----- MATERIAL SUPPLIED

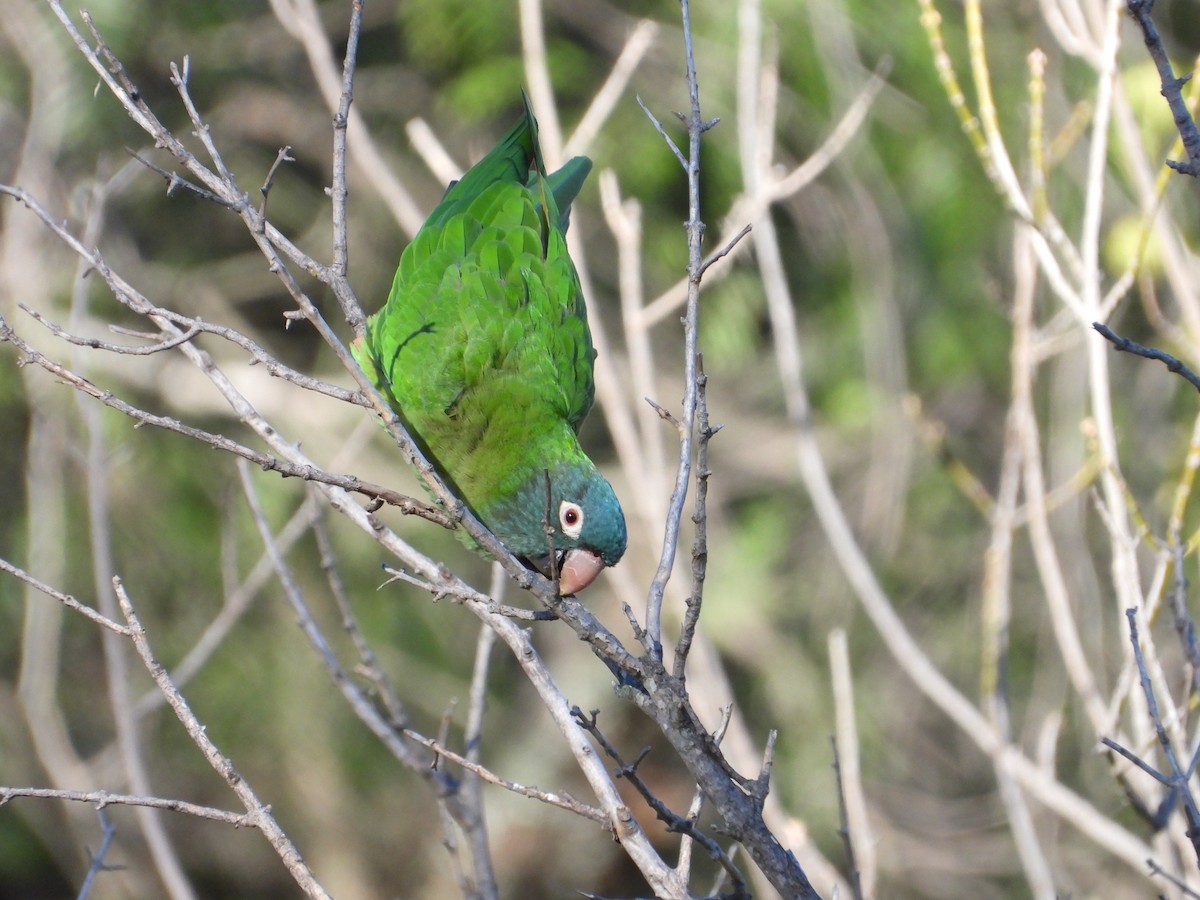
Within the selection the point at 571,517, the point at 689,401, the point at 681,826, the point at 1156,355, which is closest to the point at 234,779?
the point at 681,826

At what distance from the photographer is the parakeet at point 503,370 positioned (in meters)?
2.79

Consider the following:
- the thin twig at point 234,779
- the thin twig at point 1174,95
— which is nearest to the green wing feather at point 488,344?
the thin twig at point 234,779

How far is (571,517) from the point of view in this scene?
8.95 feet

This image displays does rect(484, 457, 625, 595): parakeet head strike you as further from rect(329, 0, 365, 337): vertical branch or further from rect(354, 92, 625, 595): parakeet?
rect(329, 0, 365, 337): vertical branch

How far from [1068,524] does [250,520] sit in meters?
3.92

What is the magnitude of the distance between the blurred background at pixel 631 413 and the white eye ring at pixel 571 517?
7.64ft

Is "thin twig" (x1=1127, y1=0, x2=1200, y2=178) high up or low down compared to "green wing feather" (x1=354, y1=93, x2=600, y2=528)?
down

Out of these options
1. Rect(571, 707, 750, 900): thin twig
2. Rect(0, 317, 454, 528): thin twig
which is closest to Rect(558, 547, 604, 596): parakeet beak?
Rect(0, 317, 454, 528): thin twig

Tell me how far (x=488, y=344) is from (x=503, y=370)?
89 mm

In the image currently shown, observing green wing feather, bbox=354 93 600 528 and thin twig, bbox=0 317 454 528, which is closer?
thin twig, bbox=0 317 454 528

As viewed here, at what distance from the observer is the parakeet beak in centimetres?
276

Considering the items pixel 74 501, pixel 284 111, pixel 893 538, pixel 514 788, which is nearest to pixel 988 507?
pixel 514 788

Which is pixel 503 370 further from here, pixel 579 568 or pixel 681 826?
pixel 681 826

----------

> **DIRECTIONS FOR THIS TASK**
Scale the stretch of lines from the one containing "As viewed here, at" through the end of the records, reproducing every line with its requests, and multiply each number in the answers (the distance and the pixel coordinates) by 0.45, rounding to whole numbers with halves going up. Leave the numbers in the requests unchanged.

> **TASK RESULT**
As viewed here, at what distance from the observer is the parakeet beak in centimetres?
124

Considering the items pixel 74 501, pixel 284 111, pixel 893 538, pixel 514 788, which is nearest to pixel 988 507?
pixel 231 355

Which is pixel 503 370 further from here, pixel 579 568 or pixel 681 826?
pixel 306 372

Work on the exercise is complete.